Image Credit: Green BioFuels Ltd

This new, cleaner fuel solution designed by GBF, the UK’s leading provider of Hydrogenated Vegetable Oil (HVO) and Shell, tackles GHG (greenhouse gases) and particulate emissions in the rail and road freight industry. Gd45 Powered by Shell GTL Fuel consists of 55% Shell GTL (gas to liquids)Fuel and 45% Gd+ HVO.

Freightliner has been extensively trialling the fuel on some of its services over recent months in partnership with GBF and Shell. Data collected from the testing shows significant emissions reductions in diesel engines of 84% methane, 14% NOx and 18% ultra fine particulates when compared to regular diesel.  There was no performance impact or loss of horsepower.

The substantial carbon and air quality benefits show that this will be an important transitional fuel on the journey to net zero by 2050. Transitioning across to Gd45 powered by Shell GTL Fuel for diesel services would lower Freightliner’s CO2e emissions by 50%, equivalent to  91,740mt every year.

GBF is a UK Business Climate Leader and the first HVO supplier to be approved by Zemo’s Renewable Fuels Assurance Scheme.
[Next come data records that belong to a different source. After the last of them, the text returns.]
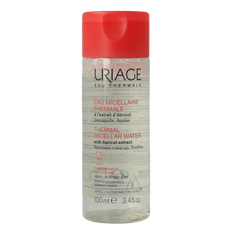 Uriage Thermaal micellairwater gevoelige  huid 100.00 Milliliter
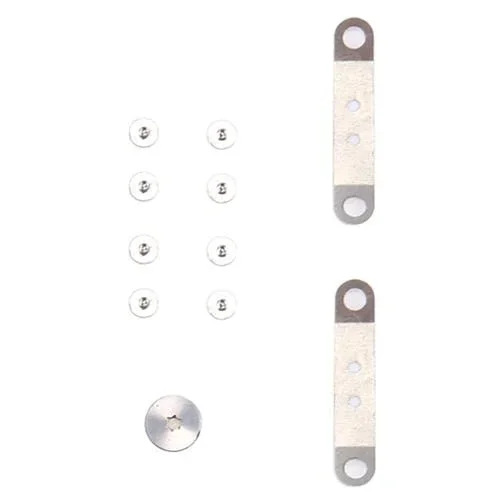 Juego de Tornillos Panel Táctil Apple MacBook Pro 13.3 Pulgadas A1278 (2009-2012)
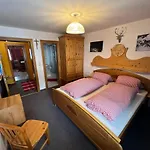 Alpenfrieden Appartement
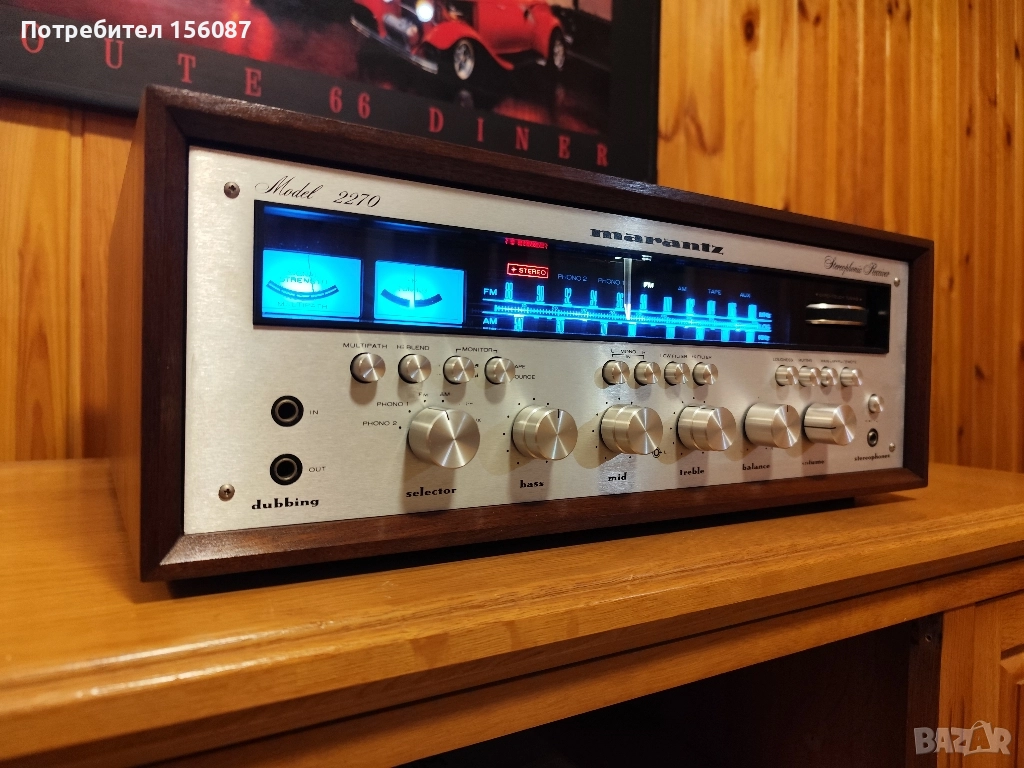 ✅ MARANTZ 2270, снимка 1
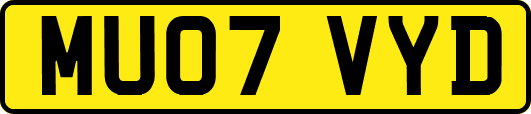 MU07VYD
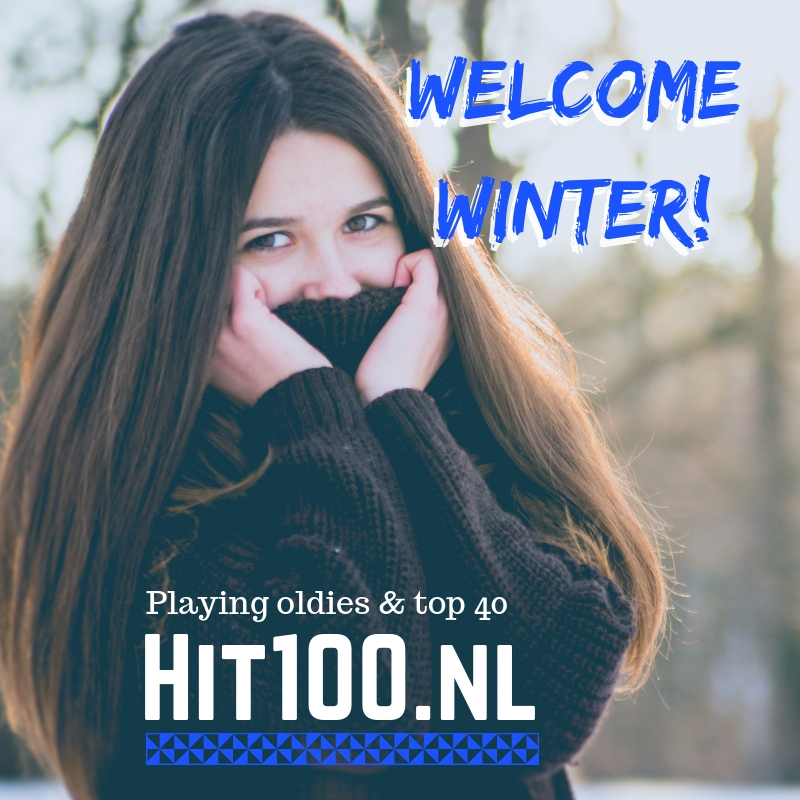 Er is een nieuwe winterse lijst op Spotify!. Foto: CC0/Canva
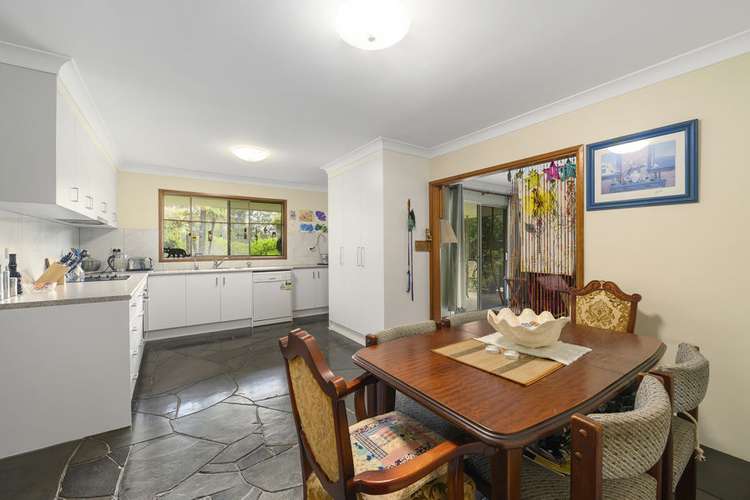 Fifth view of Homely acreageSemiRural listing, 103 Englands Road, North Boambee Valley NSW 2450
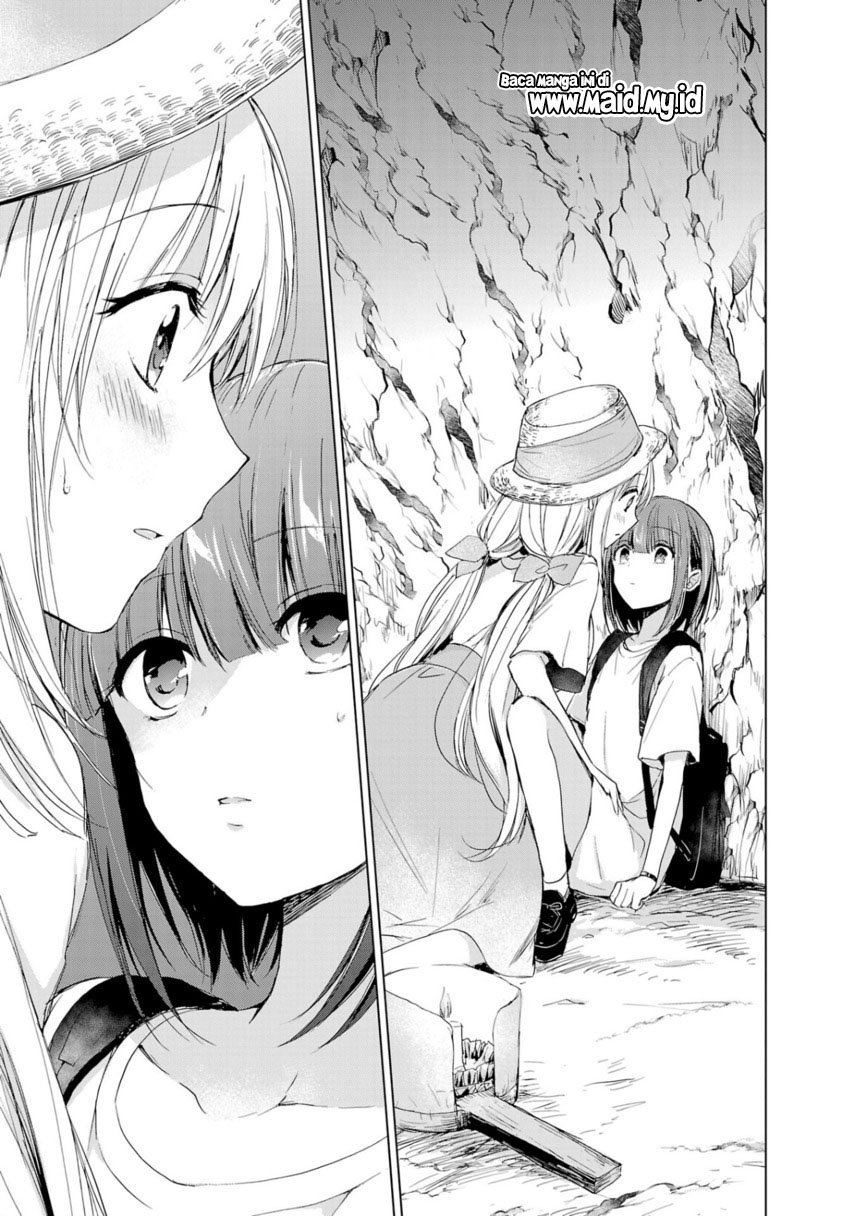strawberry-fields-wo-mou-ichido - Chapter: 9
Magnus Hammick, Chief Operating Officer at GBF, comments:

“GBF has been delighted to be fully engaged with the Freightliner team to show the emperical benefits of advanced fuels. The current energy crisis shows both the resilience of industry to innovate other ways to hit their net zero goals, and the value of drop in alternative fuels on the road to decarbonising rail. We’re happy to see great strides have been made, but the recent hikes in energy prices and the fact the UK National Grid is still in the process of cutting its emissions, shows that we still have a way to travel to achieve these long term goals. The rail networks deliver the lowest carbon solution for bulk freight movement when running on Gd45 powered by Shell GTL Fuel.

“Gd45 Powered by Shell GTL Fuel is a bridging technology that supports the emissions reductions of legacy fleets in the interim period between now and net zero. It’s a way to make an immediate difference today.”

Tim Shakerley, Managing Director, Rail at Freightliner, comments:

With COP 26 focusing global attention on the importance of climate change, Freightliner is committed to and at the forefront of a number of energy saving initiatives aimed at reducing their carbon footprint even further.

“Rail is already the most carbon efficient mode for transporting freight around Great Britain, and growing volumes using alternative fuels will be crucial to support the decarbonisation of the UK economy. 

“The journey to net zero 2050 will require a range of different technologies and fuels, and we are delighted to have supported the development of this transitional fuel. The emissions reductions are exceptional, with average reduced CO2e emissions of 43%, a reduction in NOx of 14% and 18% fewer ultra fine particulates compared to conventional diesel, demonstrating the strong carbon and air quality benefits of this fuel. 

“Working closely with GBF and Shell, the trials show that this fuel offers significant environmental gains, with no performance impact or loss of horsepower. We are delighted that Freightliner will continue operational trials of the Gd45 Powered by Shell GTL Fuel across a number of our services.”

Renee Power at Shell, GM – Global GTL Market Development comments:

“Working closely with GBF, we have developed Gd45Powered by Shell GTL Fuel, a lower carbon, cleaner fuel to help the hard to abate sectors like the rail and road freight industry, take the first step on their decarbonisation journey today.”